[START OF Given records]

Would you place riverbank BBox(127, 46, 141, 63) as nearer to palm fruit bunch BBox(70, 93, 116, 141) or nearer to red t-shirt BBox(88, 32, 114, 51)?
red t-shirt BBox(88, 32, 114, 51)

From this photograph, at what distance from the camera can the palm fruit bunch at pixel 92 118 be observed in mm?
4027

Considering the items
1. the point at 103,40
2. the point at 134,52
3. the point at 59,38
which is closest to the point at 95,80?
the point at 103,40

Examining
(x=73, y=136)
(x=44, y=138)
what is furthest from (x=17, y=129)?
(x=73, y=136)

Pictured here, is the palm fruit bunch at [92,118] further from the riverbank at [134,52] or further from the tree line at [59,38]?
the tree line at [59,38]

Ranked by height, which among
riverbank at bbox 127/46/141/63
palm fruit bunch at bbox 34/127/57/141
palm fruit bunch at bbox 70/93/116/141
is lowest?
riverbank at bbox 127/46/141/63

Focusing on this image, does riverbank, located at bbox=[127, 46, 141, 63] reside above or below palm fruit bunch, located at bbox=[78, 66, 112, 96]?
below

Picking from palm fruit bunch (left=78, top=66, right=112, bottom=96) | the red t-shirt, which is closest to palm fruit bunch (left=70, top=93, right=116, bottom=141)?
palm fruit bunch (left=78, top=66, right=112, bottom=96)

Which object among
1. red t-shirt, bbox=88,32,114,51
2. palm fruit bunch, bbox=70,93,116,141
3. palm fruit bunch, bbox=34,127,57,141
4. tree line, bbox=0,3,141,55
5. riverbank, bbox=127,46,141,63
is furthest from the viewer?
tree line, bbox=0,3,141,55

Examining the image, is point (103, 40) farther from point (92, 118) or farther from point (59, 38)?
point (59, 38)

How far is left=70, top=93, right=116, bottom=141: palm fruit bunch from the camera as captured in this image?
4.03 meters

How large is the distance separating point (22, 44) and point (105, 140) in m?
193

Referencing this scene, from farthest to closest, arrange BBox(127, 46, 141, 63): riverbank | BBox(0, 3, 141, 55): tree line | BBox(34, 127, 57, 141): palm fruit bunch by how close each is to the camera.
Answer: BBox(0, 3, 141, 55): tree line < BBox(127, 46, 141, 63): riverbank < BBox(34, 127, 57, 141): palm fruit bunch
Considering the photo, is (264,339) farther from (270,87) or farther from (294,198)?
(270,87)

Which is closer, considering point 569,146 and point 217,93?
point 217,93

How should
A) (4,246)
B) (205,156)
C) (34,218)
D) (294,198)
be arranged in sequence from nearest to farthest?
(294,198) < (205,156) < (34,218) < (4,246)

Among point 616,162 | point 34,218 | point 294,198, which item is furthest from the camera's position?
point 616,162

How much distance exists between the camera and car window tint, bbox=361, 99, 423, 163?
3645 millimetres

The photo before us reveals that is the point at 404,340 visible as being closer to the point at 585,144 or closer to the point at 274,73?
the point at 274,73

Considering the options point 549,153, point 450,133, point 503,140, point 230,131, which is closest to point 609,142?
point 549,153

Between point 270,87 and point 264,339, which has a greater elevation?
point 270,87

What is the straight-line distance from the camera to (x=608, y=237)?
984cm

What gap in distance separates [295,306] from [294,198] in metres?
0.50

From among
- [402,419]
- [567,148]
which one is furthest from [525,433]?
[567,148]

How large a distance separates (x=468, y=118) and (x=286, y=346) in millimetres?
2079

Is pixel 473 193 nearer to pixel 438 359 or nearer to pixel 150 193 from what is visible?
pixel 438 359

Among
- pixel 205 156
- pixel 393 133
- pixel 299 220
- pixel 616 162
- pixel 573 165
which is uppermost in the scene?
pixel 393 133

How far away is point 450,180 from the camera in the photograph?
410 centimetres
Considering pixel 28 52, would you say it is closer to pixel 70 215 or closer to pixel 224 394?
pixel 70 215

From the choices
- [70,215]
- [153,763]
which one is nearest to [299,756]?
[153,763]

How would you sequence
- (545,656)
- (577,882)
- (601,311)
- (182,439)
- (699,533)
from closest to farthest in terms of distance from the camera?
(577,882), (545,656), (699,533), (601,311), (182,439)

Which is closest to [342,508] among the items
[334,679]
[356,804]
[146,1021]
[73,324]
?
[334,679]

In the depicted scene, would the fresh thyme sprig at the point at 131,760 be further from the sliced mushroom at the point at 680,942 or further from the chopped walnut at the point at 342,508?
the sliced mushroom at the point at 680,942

[END OF Given records]

- Task objective
Your task is to transcribe the material exactly.

- Solution to the exercise
Would you place riverbank BBox(127, 46, 141, 63) as nearer to palm fruit bunch BBox(70, 93, 116, 141) or nearer to red t-shirt BBox(88, 32, 114, 51)?
red t-shirt BBox(88, 32, 114, 51)

From this photograph, at what distance from the camera can the palm fruit bunch at pixel 92 118 be observed in mm?
4027

Considering the items
1. the point at 103,40
2. the point at 134,52
3. the point at 59,38
which is closest to the point at 95,80?
the point at 103,40

Examining
(x=73, y=136)
(x=44, y=138)
what is furthest from (x=17, y=129)?
(x=73, y=136)

Pictured here, is the palm fruit bunch at [92,118] further from the riverbank at [134,52] or further from the tree line at [59,38]?
the tree line at [59,38]

Ranked by height, which among
riverbank at bbox 127/46/141/63
palm fruit bunch at bbox 34/127/57/141
palm fruit bunch at bbox 70/93/116/141
is lowest?
riverbank at bbox 127/46/141/63

Focusing on this image, does riverbank, located at bbox=[127, 46, 141, 63] reside above or below palm fruit bunch, located at bbox=[78, 66, 112, 96]?
below

Picking from palm fruit bunch (left=78, top=66, right=112, bottom=96) | the red t-shirt, which is closest to palm fruit bunch (left=70, top=93, right=116, bottom=141)?
palm fruit bunch (left=78, top=66, right=112, bottom=96)

Which object among
1. red t-shirt, bbox=88,32,114,51
2. palm fruit bunch, bbox=70,93,116,141
3. palm fruit bunch, bbox=34,127,57,141
4. tree line, bbox=0,3,141,55
5. riverbank, bbox=127,46,141,63
is furthest from the viewer?
tree line, bbox=0,3,141,55

Examining the image, is point (103, 40) farther from point (92, 118) or farther from point (59, 38)?
point (59, 38)

How far is left=70, top=93, right=116, bottom=141: palm fruit bunch from the camera as captured in this image?
4.03 meters

How large is the distance separating point (22, 44) and point (105, 140) in m?
193

Referencing this scene, from farthest to closest, arrange BBox(127, 46, 141, 63): riverbank | BBox(0, 3, 141, 55): tree line | BBox(34, 127, 57, 141): palm fruit bunch by how close each is to the camera.
Answer: BBox(0, 3, 141, 55): tree line < BBox(127, 46, 141, 63): riverbank < BBox(34, 127, 57, 141): palm fruit bunch
Considering the photo, is (264,339) farther from (270,87) or farther from (294,198)?
(270,87)

Which is closer, considering point 569,146 and point 217,93?
point 217,93

How should
A) (4,246)
B) (205,156)
C) (34,218)
D) (294,198)
be arranged in sequence from nearest to farthest?
(294,198) < (205,156) < (34,218) < (4,246)

Among point 616,162 | point 34,218 | point 294,198, which item is furthest from the camera's position?
point 616,162

How much distance exists between the camera and car window tint, bbox=361, 99, 423, 163?
3645 millimetres

The photo before us reveals that is the point at 404,340 visible as being closer to the point at 585,144 or closer to the point at 274,73?
the point at 274,73

Considering the options point 549,153, point 450,133, point 503,140, point 230,131, which is closest to point 609,142?
point 549,153

Between point 270,87 and point 264,339, which has a greater elevation?
point 270,87

What is the straight-line distance from the camera to (x=608, y=237)?
984cm

What gap in distance separates [295,306] from [294,198] in metres?
0.50

From among
- [402,419]
- [567,148]
which one is furthest from [525,433]?
[567,148]

How large a distance separates (x=468, y=118) and (x=286, y=346) in millimetres?
2079

Is pixel 473 193 nearer to pixel 438 359 or nearer to pixel 150 193 from what is visible?
pixel 438 359

Among
- pixel 205 156
- pixel 393 133
- pixel 299 220
- pixel 616 162
- pixel 573 165
which is uppermost in the scene?
pixel 393 133

How far away is point 450,180 from the camera in the photograph?
410 centimetres
Considering pixel 28 52, would you say it is closer to pixel 70 215 or closer to pixel 224 394?
pixel 70 215

From the choices
- [70,215]
- [153,763]
which one is nearest to [299,756]?
[153,763]

How would you sequence
- (545,656)
- (577,882)
- (601,311)
- (182,439)
- (699,533)
from closest to farthest in terms of distance from the camera?
(577,882), (545,656), (699,533), (601,311), (182,439)

Which is closest to [342,508] among the items
[334,679]
[356,804]
[146,1021]
[73,324]
?
[334,679]

In the depicted scene, would the fresh thyme sprig at the point at 131,760 be further from the sliced mushroom at the point at 680,942 or further from the chopped walnut at the point at 342,508?
the sliced mushroom at the point at 680,942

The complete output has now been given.